En bref, selon le raisonnement de la Cour de cassation, un employé ne peut être considéré comme valablement licencié pour faute grave et ne perd par conséquent son droit au paiement d’indemnités de licenciement (sous la forme d’indemnité de transition) que si son employeur peut faire valoir, pour ledit licenciement, l’existence d’une cause urgente et à condition par ailleurs qu’il puisse prouver que le comportement de l’employé est particulièrement condamnable.
Cette décision de la Cour de cassation est particulièrement déroutante. Ainsi, si un employeur peut justifier d’une cause urgente valable lui permettant de procéder à un licenciement pour faute grave fondé, ceci n’induit pas automatiquement que l’employé s’est rendu coupable d’agissements particulièrement condamnables.
Les conséquences pour le moins singulières et amères pour l’employeur de cette décision sont que l’existence d’une cause urgente justifiant le licenciement n’est pas forcément en soi suffisante pour refuser à l’employé le versement d’indemnités de licenciement (sous la forme d’indemnité de transition).
Les décisions de la Cour de cassation des Pays-Bas font office de principes directeurs pour les juridictions inférieures qui, dans la pratique, devront appliquer les leçons de l’arrêt discuté ci-avant de la Cour de cassation. Ces décisions sont parfois constitutives d’une jurisprudence surprenante.
On peut, dans ce cadre, citer l’exemple d’une procédure qui avait été engagée devant le tribunal d’Amsterdam.
Un employeur (le directeur d’une entreprise de transport) fut menacé par l’un des chauffeurs qui travaillaient pour lui. Pour cette raison, il licencia le chauffeur en question pour faute grave. L’employé ne contesta pas la validité du licenciement mais réclama des indemnités de licenciement (sous la forme d’indemnité de transition). Bien que le juge estima fondé le licenciement pour faute grave, celui-ci condamna malgré tout l’employeur à verser à l’employé une indemnité de transition.

──────────────────────────────

* _ACTION DEMANDÉE 1_
Citez le passage du texte sur l'arrêt de la Cour de cassation allant de « Cette décision de » jusqu'à « d’agissements particulièrement condamnables. » inclus.
* _ACTION DEMANDÉE 2_
D'après le texte sur l'arrêt de la Cour de cassation, quelle fonction occupait l'employeur dans l'affaire portée devant le tribunal d'Amsterdam ?
* _ACTION DEMANDÉE 3_
Poursuivez le texte sur l'arrêt de la Cour de cassation à la suite de sa dernière phrase.
Les items forment un matériau distinct du texte.

* _LES DONNÉES_
──────────────────────────────

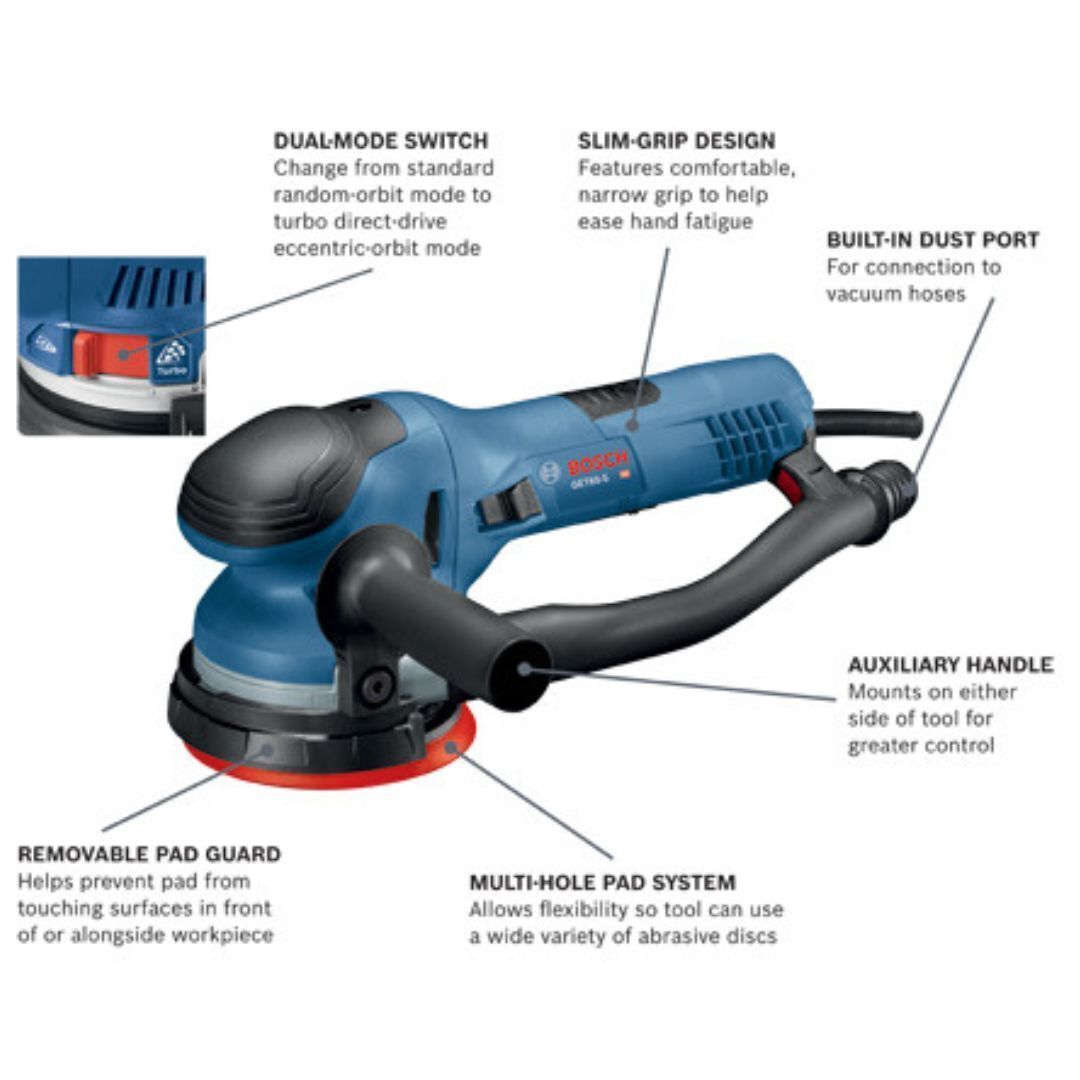 DUAL-MODE SWITCH
Change from standard random-orbit mode to turbo direct-drive eccentric-orbit mode

SLIM-GRIP DESIGN
Features comfortable, narrow grip to help ease hand fatigue

BUILT-IN DUST PORT
For connection to vacuum hoses

Turbo

BOSCH
GET65-5

AUXILIARY HANDLE
Mounts on either side of tool for greater control

REMOVABLE PAD GUARD
Helps prevent pad from touching surfaces in front of or alongside workpiece

MULTI-HOLE PAD SYSTEM
Allows flexibility so tool can use a wide variety of abrasive discs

──────────────────────────────

* _RÉPONSE RÉDIGÉE 1_
Cette décision de la Cour de cassation est particulièrement déroutante. Ainsi, si un employeur peut justifier d’une cause urgente valable lui permettant de procéder à un licenciement pour faute grave fondé, ceci n’induit pas automatiquement que l’employé s’est rendu coupable d’agissements particulièrement condamnables.

* _RÉPONSE RÉDIGÉE 2_
Il était le directeur d'une entreprise de transport.

* _RÉPONSE RÉDIGÉE 3_
Le tribunal d’Amsterdam a en effet jugé que le motif du licenciement pour faute grave – à savoir le fait que l’employé avait menacé l’employeur – reposait certes sur une cause urgente mais que le comportement de l’employé n’était pas pour autant, de facto, particulièrement condamnable. Disons-le : cette jurisprudence est tout simplement incompréhensible…
Et maintenant ?
Une conséquence automatique d’un licenciement décidé en raison de l’existence d’une cause urgente valable devrait être que l’employé ayant été valablement licencié pour faute grave ne puisse plus obtenir, après un tel licenciement, des indemnités de licenciement (sous la forme d’indemnité de transition) de l’employeur. Or, comme vu précédemment, il n’en va pas ainsi.
Qu’est-ce que cela signifie en pratique ?
Dans l’immédiat, les employeurs néerlandais devront, dirons-nous, « faire avec les moyens du bord ». En effet, aussi longtemps que la déroutante législation et la surprenante jurisprudence en la matière n’évolueront pas vers une solution plus logique, l’employeur néerlandais sera bien avisé – aussi superflu qu’une telle recommandation puisse paraître –, lorsqu’il décide de licencier un employé pour faute grave, d’indiquer expressément dans la lettre de licenciement qu’il adresse à l’employé qu’il peut démontrer l’existence d’une cause urgente justifiant le licenciement, mais aussi que l’employé a agi d’une manière particulièrement condamnable. L’employeur devra par ailleurs prendre soin de signaler expressément cette situation au juge dans le cadre d’une procédure. Ceci dans le but d’éviter que l’employé ayant été à juste titre licencié pour faute grave ne se présente devant l’employeur pour lui demander (sans manquer d’aplomb) : « Je pourrais avoir mon indemnité de transition ? »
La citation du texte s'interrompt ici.